This function obtains exclusive use of whatever resource is protected by the given lock.


VOID KeAcquireSpinLock (KSPIN_LOCK *SpinLock, KIRQL *OldIrql);


The SpinLock argument is the address of the lock that is to be acquired.

The OldIrql argument is the address of a variable that is to receive the Interrupt Request Level (IRQL) that is to be restored when the lock is released.


The KeAcquireSpinLock function is exported by name from x86 builds of the HAL in all versions and of the kernel in version 6.2 and higher. The HAL’s export in version 6.2 and higher is merely a forward to the kernel.

The closest x64 analogue of this function is KeAcquireSpinLockRaiseToDpc, which is exported by name from the kernel in the version 5.2 from Windows Server 2003 SP1, and higher. Although no function named KeAcquireSpinLock is exported by x64 builds of either the HAL or kernel, programmers have it as a macro defined in WDM.H.

Documentation Status

The KeAcquireSpinLock function is documented in all known editions of the Device Driver Kit (DDK) or Windows Driver Kit (WDK) since at least the DDK for Windows NT 3.51.


As early as version 3.50, the KeAcquireSpinLock implementation was shifted to a __fastcall alternative named KfAcquireSpinLock. Starting at least from the Device Driver Kit (DDK) for Windows NT 3.51, a macro definition reinterprets the former in terms of the latter. New code is written as if calling KeAcquireSpinLock but actually calls KfAcquireSpinLock. The old function continues to be exported, presumably to support (old) code that tries to import the function, but its implementation is only a stub that reinterprets in terms of KfAcquireSpinLock just like the macro.

That KfAcquireSpinLock has all the substance is here treated just as a detail of internal organisation. As far as should concern any code outside the kernel or HAL, the behavour is all in KeAcquireSpinLock.


The KeAcquireSpinLock function is in some sense a convenience. Its work is in two parts which can be done independently of KeAcquireSpinLock by calling exported functions, the first from the HAL, the second from the kernel. The KeAcquireSpinLock implementation gains by inlining its two parts (and skipping the second entirely for single-processor builds).

The first part is to raise the IRQL to DISPATCH_LEVEL if it is not already there.
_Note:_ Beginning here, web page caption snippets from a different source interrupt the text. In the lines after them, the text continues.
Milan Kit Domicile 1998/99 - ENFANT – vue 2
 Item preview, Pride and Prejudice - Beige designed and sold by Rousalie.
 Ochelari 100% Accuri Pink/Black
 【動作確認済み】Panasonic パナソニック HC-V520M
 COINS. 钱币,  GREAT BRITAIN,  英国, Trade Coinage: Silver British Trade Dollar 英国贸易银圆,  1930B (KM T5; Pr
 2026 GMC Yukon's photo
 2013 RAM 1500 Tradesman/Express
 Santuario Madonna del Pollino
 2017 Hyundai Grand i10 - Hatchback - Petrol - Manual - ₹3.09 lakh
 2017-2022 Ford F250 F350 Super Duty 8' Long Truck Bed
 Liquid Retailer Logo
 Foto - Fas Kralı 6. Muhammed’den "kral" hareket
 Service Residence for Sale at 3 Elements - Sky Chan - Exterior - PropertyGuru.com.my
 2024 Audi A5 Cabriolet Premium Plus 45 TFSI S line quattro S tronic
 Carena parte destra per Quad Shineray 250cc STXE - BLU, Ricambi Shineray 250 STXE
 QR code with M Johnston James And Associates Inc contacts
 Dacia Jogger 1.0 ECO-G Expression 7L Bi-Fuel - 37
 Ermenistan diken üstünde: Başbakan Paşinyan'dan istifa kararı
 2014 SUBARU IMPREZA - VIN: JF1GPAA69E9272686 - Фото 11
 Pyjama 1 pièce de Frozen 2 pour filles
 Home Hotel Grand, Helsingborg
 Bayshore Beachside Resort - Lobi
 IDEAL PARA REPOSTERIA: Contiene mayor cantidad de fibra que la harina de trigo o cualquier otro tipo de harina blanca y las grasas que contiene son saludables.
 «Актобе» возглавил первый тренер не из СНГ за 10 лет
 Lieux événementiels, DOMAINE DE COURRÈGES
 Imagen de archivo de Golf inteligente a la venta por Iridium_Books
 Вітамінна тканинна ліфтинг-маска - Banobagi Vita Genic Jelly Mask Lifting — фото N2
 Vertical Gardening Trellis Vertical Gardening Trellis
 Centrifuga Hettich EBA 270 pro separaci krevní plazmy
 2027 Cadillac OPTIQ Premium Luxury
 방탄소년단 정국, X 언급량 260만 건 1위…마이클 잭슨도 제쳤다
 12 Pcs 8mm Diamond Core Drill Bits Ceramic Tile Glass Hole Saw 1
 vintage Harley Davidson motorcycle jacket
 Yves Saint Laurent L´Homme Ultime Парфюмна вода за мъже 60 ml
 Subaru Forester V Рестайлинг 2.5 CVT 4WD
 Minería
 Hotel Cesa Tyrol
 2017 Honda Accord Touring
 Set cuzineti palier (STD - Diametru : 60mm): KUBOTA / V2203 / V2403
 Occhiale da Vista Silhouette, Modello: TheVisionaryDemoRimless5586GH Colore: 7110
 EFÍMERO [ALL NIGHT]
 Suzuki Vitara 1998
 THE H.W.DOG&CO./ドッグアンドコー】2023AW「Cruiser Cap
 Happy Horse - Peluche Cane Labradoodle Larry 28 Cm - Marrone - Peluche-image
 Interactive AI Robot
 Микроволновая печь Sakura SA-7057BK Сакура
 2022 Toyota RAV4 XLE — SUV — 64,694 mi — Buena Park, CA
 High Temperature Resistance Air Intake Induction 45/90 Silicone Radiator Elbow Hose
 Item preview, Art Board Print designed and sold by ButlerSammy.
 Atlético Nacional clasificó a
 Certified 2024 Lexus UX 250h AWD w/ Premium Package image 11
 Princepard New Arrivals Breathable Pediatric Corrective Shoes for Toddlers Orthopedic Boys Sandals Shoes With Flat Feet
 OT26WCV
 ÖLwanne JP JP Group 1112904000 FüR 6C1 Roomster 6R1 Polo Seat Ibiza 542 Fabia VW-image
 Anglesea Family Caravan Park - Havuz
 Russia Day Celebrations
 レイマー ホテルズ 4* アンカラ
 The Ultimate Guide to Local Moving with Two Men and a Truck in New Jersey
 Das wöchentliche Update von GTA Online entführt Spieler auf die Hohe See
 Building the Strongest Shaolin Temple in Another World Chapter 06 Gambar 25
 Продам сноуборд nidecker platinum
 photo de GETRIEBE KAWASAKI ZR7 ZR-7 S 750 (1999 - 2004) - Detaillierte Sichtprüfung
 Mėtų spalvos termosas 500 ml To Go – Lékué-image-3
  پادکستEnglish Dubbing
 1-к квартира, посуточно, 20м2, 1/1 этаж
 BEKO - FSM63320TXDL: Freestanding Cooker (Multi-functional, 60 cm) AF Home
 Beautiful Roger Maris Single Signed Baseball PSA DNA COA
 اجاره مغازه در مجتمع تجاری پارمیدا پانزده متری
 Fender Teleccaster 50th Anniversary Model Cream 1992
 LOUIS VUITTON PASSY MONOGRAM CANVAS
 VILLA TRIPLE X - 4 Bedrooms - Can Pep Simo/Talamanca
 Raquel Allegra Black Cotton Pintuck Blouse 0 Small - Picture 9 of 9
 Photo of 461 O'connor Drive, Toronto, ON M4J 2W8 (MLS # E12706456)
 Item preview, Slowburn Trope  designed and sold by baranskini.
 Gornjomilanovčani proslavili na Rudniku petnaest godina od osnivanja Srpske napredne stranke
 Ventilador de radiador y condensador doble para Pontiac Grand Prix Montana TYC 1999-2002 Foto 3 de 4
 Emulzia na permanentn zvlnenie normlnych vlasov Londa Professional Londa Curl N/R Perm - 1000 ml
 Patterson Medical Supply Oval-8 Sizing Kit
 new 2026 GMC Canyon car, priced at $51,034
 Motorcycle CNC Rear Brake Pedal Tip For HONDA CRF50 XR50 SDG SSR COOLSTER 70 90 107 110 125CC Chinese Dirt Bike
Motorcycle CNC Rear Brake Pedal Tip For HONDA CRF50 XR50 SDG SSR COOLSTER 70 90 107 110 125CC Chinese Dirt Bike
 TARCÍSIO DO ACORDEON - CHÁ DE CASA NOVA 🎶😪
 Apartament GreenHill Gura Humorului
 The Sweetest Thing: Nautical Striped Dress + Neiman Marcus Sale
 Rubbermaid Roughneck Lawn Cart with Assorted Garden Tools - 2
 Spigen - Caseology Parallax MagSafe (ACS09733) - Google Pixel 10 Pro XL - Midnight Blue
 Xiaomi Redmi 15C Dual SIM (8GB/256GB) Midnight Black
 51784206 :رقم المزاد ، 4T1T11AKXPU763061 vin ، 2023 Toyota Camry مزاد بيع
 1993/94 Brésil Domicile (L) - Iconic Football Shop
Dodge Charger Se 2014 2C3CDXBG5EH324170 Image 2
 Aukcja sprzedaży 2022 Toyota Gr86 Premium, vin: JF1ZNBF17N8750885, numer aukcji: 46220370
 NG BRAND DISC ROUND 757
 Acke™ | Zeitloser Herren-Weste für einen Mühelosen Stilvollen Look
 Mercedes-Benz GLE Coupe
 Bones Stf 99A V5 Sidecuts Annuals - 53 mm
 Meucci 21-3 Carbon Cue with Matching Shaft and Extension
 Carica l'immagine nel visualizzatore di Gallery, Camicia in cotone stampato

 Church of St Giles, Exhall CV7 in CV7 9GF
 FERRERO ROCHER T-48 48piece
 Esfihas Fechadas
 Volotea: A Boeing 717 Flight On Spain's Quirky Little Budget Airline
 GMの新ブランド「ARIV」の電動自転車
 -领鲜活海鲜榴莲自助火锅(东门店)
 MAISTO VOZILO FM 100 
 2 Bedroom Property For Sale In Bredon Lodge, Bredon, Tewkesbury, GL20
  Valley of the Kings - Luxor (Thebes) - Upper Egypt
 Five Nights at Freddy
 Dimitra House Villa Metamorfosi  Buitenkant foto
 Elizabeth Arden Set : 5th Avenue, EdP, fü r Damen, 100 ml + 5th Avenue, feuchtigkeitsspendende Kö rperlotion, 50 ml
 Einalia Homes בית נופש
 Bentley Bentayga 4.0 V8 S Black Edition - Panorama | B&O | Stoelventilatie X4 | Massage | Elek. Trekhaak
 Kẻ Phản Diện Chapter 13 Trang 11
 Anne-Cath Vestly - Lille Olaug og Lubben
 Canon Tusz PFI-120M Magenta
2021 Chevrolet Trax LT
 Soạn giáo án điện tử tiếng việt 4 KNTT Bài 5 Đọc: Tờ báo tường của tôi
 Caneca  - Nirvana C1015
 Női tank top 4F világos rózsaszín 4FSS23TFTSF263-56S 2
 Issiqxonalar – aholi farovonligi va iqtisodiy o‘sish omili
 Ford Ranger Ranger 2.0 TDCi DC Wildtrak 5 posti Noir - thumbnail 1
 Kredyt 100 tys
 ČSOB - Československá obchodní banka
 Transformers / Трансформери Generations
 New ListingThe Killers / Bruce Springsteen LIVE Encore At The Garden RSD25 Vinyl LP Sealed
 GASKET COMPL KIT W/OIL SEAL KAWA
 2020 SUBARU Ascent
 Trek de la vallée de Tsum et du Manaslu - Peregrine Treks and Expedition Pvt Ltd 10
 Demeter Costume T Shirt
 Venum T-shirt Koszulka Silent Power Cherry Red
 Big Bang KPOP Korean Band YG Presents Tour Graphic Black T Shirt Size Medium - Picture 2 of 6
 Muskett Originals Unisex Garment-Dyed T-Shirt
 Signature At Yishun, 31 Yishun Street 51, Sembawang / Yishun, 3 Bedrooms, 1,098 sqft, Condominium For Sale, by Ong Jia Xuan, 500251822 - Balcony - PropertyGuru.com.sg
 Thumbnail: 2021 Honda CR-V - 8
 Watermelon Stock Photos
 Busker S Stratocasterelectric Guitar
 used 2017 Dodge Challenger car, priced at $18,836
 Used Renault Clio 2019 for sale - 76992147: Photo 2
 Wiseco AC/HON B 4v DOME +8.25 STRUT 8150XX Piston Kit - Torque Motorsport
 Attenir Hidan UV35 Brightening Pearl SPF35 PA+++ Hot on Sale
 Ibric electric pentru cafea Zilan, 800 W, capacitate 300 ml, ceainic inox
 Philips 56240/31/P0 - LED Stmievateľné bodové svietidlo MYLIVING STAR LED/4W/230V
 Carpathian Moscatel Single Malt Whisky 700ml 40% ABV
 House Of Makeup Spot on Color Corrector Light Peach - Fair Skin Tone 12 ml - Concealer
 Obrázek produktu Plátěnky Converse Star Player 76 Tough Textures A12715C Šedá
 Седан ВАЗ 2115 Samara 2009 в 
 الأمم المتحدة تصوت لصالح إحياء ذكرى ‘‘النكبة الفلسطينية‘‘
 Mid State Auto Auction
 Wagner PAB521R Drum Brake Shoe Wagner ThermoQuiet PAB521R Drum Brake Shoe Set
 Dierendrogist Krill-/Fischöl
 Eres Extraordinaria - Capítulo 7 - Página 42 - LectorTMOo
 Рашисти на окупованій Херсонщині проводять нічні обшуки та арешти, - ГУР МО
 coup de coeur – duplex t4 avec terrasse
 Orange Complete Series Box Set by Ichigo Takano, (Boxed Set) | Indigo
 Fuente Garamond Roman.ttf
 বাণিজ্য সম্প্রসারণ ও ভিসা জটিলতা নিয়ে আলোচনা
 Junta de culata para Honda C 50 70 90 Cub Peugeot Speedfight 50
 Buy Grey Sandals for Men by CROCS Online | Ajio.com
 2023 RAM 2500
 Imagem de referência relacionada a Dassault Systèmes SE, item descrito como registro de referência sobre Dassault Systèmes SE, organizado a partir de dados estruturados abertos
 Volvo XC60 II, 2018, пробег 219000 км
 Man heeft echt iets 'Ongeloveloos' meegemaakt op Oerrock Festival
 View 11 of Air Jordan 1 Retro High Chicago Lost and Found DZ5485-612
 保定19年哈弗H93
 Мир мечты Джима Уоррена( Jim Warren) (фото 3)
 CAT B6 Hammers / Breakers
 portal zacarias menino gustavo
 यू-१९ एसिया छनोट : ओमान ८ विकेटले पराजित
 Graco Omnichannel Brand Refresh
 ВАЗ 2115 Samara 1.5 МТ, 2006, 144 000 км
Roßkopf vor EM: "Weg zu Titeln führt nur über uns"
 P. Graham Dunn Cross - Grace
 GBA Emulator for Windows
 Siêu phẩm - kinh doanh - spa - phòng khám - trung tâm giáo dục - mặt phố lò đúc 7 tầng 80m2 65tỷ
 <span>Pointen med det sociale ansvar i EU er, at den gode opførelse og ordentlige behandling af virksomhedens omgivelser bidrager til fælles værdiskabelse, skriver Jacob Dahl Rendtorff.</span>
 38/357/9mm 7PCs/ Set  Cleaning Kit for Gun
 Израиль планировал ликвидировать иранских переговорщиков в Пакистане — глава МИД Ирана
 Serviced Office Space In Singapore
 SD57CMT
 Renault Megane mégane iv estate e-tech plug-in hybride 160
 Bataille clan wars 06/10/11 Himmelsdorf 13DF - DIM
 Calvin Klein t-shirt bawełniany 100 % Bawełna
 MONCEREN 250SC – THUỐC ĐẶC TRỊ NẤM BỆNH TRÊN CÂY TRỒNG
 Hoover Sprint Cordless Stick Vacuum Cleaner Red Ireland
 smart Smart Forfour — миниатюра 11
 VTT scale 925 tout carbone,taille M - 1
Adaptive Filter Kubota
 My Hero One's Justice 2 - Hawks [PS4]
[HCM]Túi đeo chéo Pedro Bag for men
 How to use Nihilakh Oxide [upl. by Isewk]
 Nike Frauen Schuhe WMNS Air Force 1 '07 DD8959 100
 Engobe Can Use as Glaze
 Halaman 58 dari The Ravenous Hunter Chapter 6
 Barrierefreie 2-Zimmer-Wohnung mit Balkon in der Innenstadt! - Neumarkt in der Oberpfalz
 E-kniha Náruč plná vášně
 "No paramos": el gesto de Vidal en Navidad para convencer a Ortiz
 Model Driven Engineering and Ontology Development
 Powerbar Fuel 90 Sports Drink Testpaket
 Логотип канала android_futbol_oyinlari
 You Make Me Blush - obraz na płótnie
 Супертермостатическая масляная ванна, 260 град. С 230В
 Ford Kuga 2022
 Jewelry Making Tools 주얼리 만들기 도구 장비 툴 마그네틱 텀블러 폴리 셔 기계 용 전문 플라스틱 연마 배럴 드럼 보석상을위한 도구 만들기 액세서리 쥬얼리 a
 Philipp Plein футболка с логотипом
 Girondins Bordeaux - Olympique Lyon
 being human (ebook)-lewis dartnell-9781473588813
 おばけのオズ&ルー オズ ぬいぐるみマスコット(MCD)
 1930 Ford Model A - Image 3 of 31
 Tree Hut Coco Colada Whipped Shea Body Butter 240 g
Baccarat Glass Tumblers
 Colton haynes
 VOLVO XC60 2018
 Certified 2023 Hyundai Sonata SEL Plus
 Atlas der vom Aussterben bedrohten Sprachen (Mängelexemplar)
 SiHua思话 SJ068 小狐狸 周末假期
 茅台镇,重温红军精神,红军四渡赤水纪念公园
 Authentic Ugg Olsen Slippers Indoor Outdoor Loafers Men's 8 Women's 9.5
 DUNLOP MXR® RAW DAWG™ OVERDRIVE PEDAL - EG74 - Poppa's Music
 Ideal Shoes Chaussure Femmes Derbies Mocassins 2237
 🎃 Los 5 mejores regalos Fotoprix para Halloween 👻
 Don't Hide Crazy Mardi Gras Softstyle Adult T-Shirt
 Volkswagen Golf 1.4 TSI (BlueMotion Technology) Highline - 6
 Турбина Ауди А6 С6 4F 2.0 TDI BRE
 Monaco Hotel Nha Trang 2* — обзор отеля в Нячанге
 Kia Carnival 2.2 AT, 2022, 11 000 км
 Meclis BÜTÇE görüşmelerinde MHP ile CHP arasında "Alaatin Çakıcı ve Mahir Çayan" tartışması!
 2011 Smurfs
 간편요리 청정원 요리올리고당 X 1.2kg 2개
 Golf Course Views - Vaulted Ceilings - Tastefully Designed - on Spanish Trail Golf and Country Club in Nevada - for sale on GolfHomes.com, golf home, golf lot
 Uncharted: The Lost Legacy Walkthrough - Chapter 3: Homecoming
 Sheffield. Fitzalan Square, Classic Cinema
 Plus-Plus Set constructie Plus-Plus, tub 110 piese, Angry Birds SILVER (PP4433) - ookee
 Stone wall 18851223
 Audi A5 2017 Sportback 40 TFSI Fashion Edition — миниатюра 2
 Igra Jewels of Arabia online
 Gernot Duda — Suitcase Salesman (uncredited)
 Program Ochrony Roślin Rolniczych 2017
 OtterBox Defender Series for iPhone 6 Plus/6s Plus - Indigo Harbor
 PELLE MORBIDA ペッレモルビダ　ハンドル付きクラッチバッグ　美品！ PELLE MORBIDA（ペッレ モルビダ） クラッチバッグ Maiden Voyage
This ensures that the current thread has exclusive use of the current processor. Interrupts can occur at higher IRQL, as with hardware interrupts, but they are not permitted to switch the processor to another thread. Equivalent exported functions are KeRaiseIrql, KfRaiseIrql (which each need DISPATCH_LEVEL as an argument) and KeRaiseIrqlToDpcLevel (which does not).

The second part is to obtain the current processor’s exclusive use of the protected resource. All threads that seek to use the resource must acquire the agreed lock. All call this function or a similar one so that all try to mark the lock in the same way but are able to do so only while the lock is not already marked. Typically, they wait in a more or less tight loop until they are able to mark the lock to signify that they now own the resource. Equivalent exported functions for this second part are KeAcquireSpinLockAtDpcLevel and, on x86 builds only, KefAcquireSpinLockAtDpcLevel and KiAcquireSpinLock. This part is trivial in single-processor builds.

IRQL and Other Constraints

The KeAcquireSpinLock function is intended for use at IRQL up to and including DISPATCH_LEVEL. The addresses that are given in the SpinLock and OldIrql arguments must both be of non-paged memory.

The function returns with the IRQL at DISPATCH_LEVEL. No other thread can execute on the same processor. No thread on another processor can acquire the lock. The owning thread must cause no exception, including by touching paged memory. These constraints continue until the owning thread releases the lock, e.g., by calling the KeReleaseSpinLock function.

Spin locks are either owned or not. That is their entire state. If the KeAcquireSpinLock function is called to acquire a spin lock that the calling thread already owns, then the function cannot return (except with contrivance). This is not a deadlock between two threads, just that the one thread is hung in the spin loop, waiting forever for the same thread to release the lock.